After the death of King William III of England, who was also the Prince of Orange, the house was under the supervision of the Nassause Domeinraad (English: "Domain Council of Nassau") from 1702 to 1732. After the inheritance of King William III was settled, the palace became the property of Frederick William I of Prussia in 1732. His successor, Frederick the Great, gave the palace back to William IV, Prince of Orange, as an act of friendship.

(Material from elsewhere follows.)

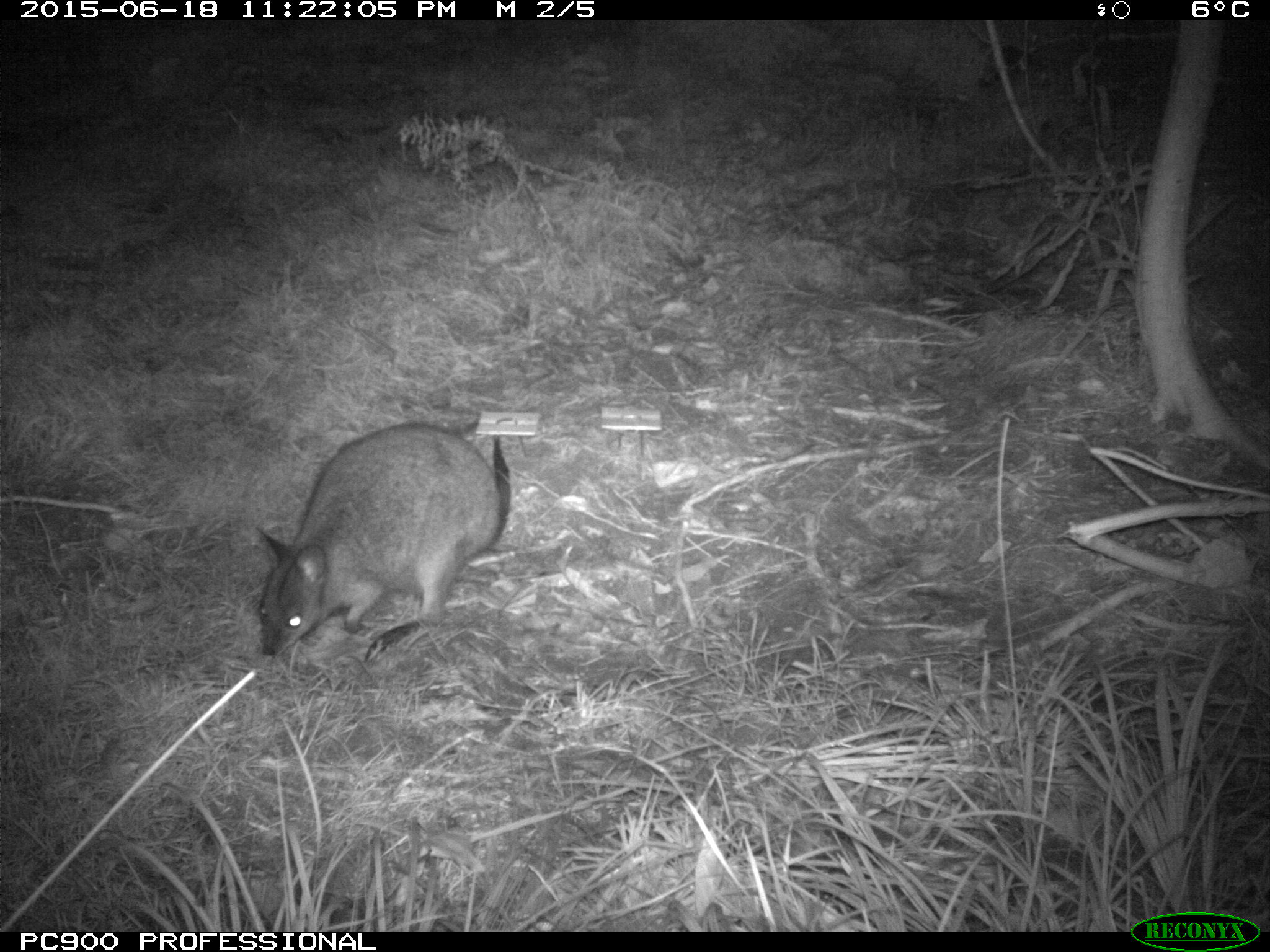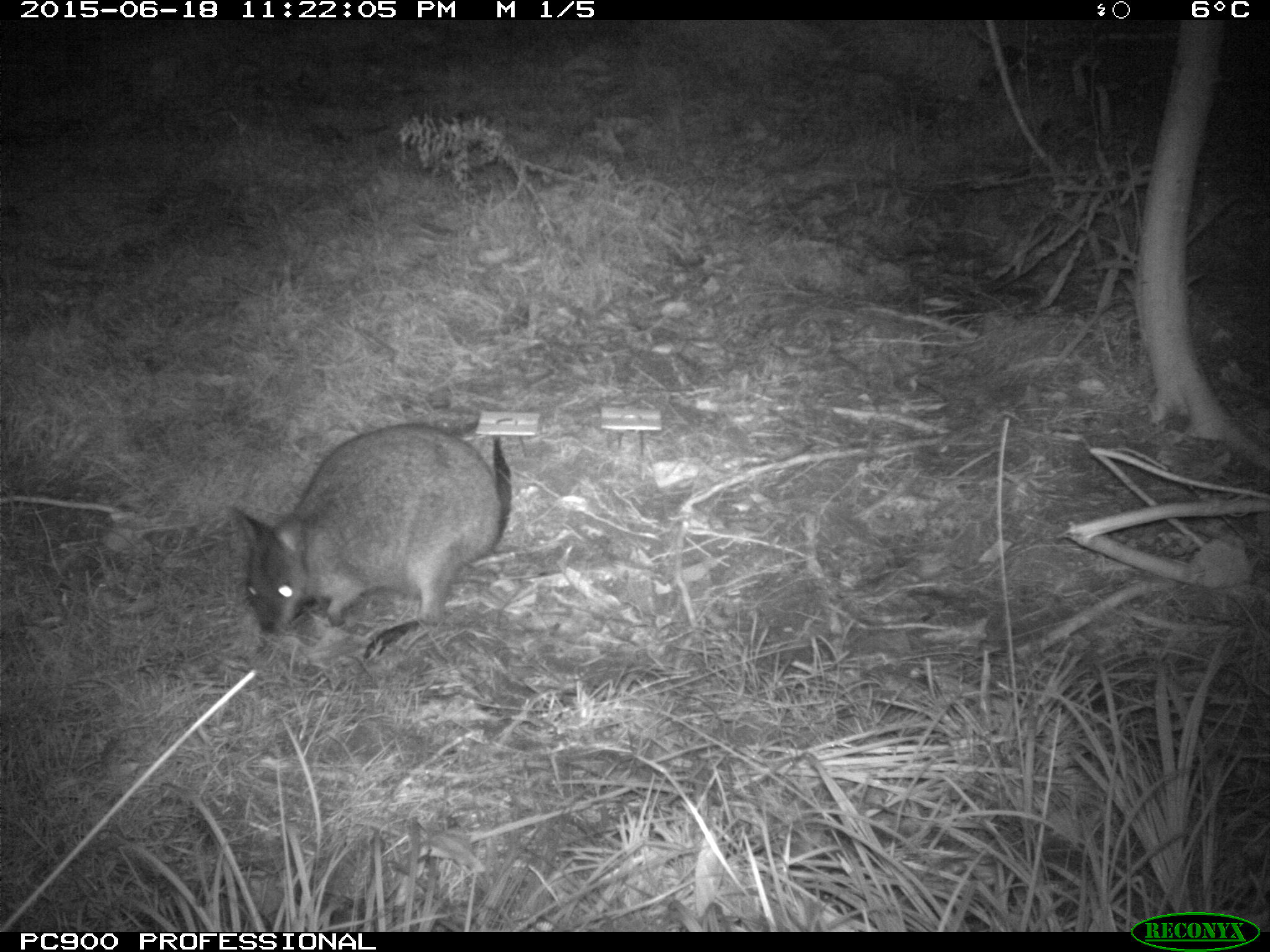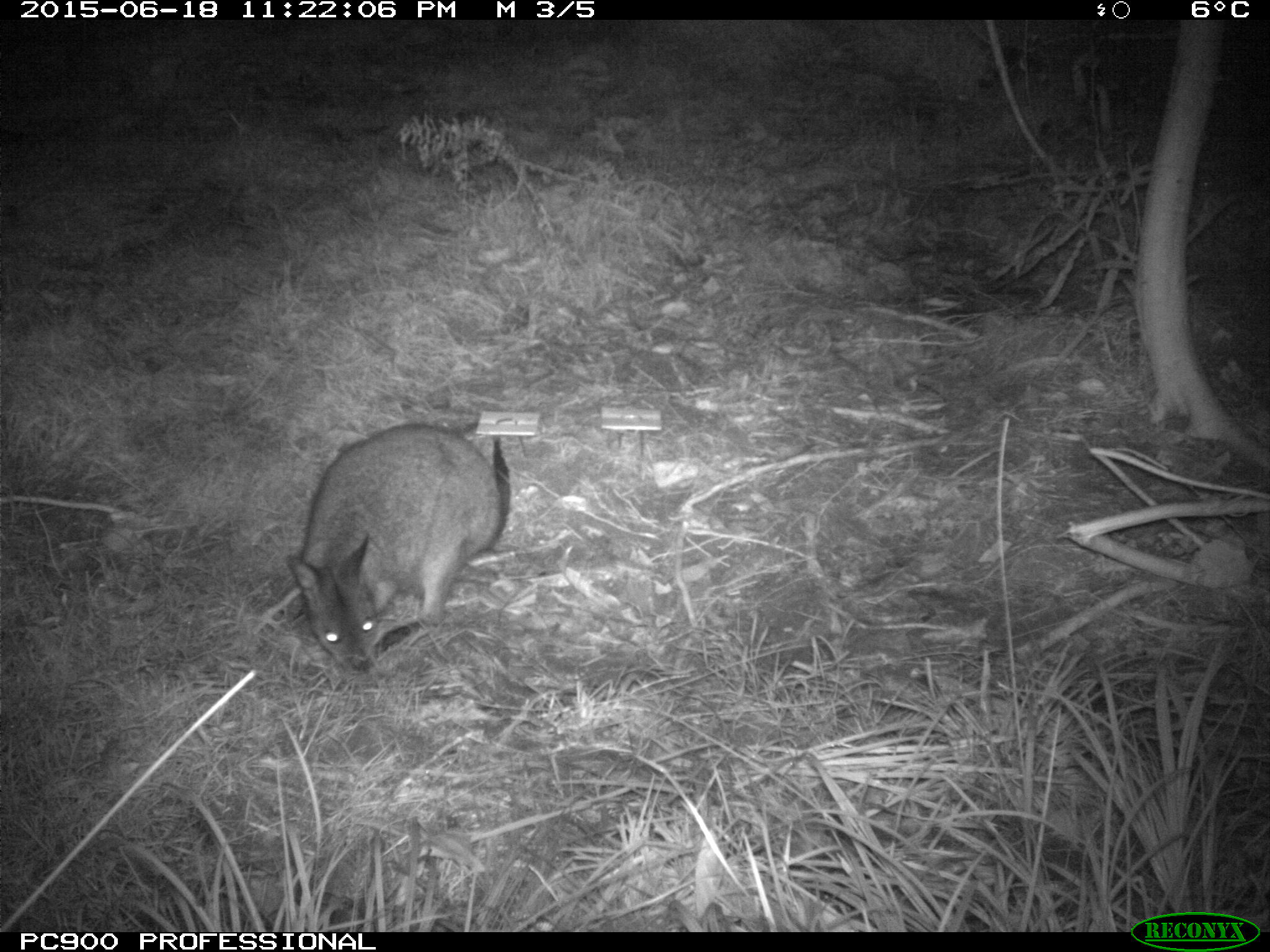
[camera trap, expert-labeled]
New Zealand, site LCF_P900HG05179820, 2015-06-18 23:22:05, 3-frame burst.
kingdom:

In 1753, the palace was rented to Count Golofkin, ambassador for Tsarina Elizabeth of Russia.

==Demolition==
In 1789, the architect P.W. Schonk advised William V, Prince of Orange to demolish the palace, because it had been neglected for years. Also he advised that the money raised by selling properties and real estate be used for a monument for the Treaty of Ryswick. Following this advice, the palace was demolished in 1790 and the stables and the coach-house were sold in 1793. The Needle of Rijswijk was built in 1792 to 1794 to commemorate the peace treaty.

At present, the area around the obelisk is woodland known as the Rijswijkse Bos, which is open to the public. The only other reminders of Huis ter Nieuwburg are two rectangular ponds from the French gardens, now enclosed in woodland.

Rijswijk Museum has engravings, medals, and books relating to the Treaty of Ryswick and paintings of the palace in its collection.